執筆: Small Start 編集部(公開情報の要約+独自分析)
何が起きたか
SparkLoopは、ニュースレター運営者同士が読者を紹介し合う「紹介ネットワーク」と、既存読者に友人紹介を促すリファラルプログラムを提供するグロースツール。ニュースレターの最大の悩みである「読者をどう増やすか」を、運営者同士の相互送客という仕組みで解いた。売却先はメール配信大手のConvertKit(現Kit)——つまり、自分の顧客たちが使っていた成長エンジンを、プラットフォーム自身が買い取った形だ。
「顧客の成功装置」を買うという論理
ConvertKitにとってこの買収は機能追加以上の意味を持つ。配信ツールの解約は「読者が増えない→書く気力が失せる→退会」という経路で起こる。SparkLoopを内蔵すれば、顧客の読者増加=自社の解約率低下に直結する。Really Good Emailsを買ったBeefreeと同じ、「顧客の成功装置を買う」型の買収だ。
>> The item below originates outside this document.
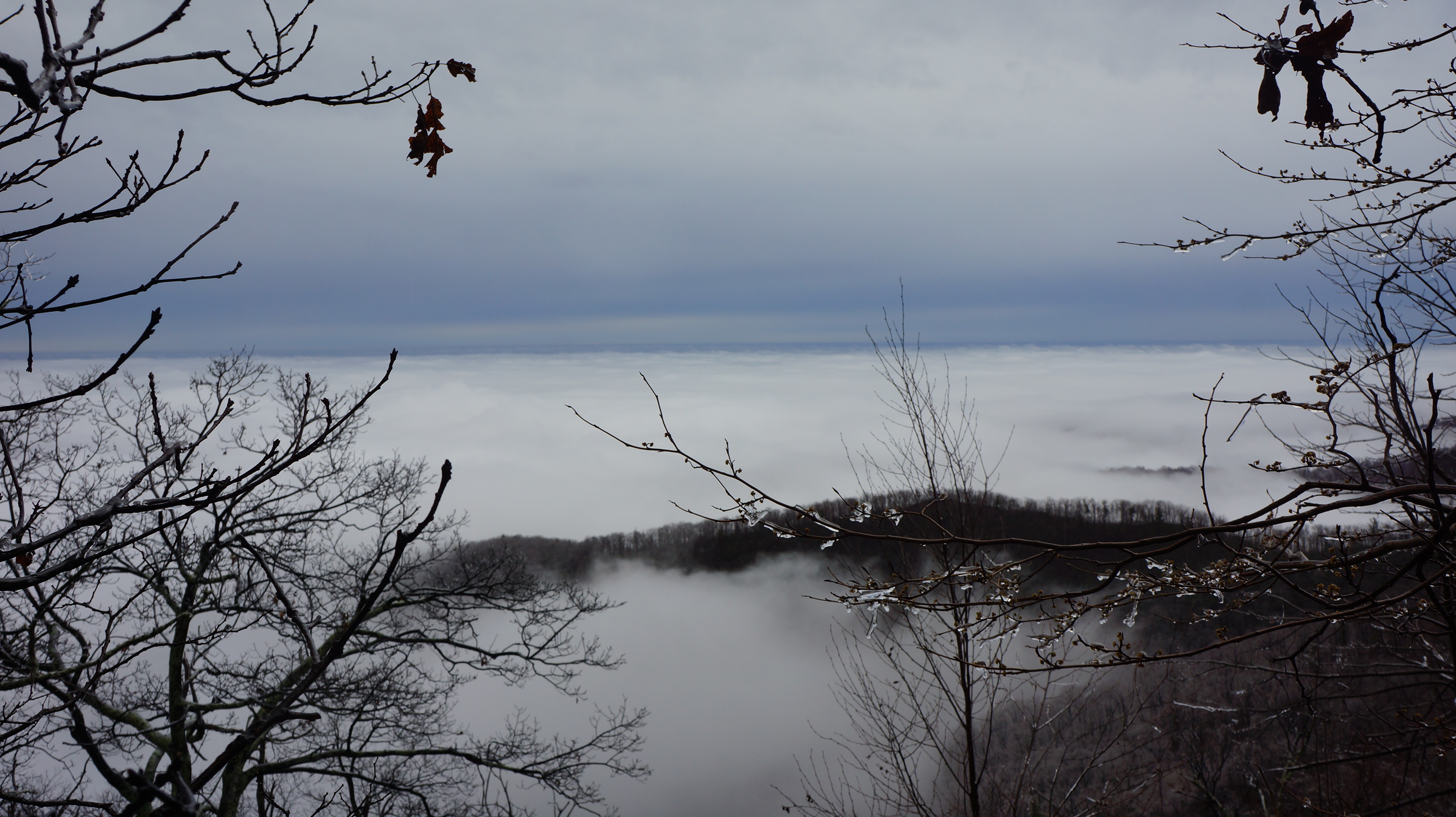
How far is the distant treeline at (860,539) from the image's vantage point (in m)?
5.89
ツール側から見れば、特定プラットフォームの顧客の「次の悩み」を解くツールは、そのプラットフォーム自身が最有力の買い手になる。SparkLoopはConvertKitと公式に連携しながら育っており、統合の技術的・営業的な地ならしは買収前から済んでいた。
経済圏の成熟は「メディア→インフラ」の順で出口を作る
ニュースレター経済圏はこの数年で出口が整った。まずThe NeuronやMorning Chalk Upのようなメディア側(コンテンツ)の売却が相次ぎ、次にSparkLoopのようなインフラ側(ツール)の売却が続いた。書き手が儲かる→書き手向けツールが儲かる→双方に買い手が現れる、という順序だ。
この順序は他の新興経済圏でも再現される。いま盛り上がりつつある経済圏を見つけたら、「そこで稼ぐ人向けの道具」を作る側に回るのは、経済圏の熱を収益と出口の両方に変換する定石といえる。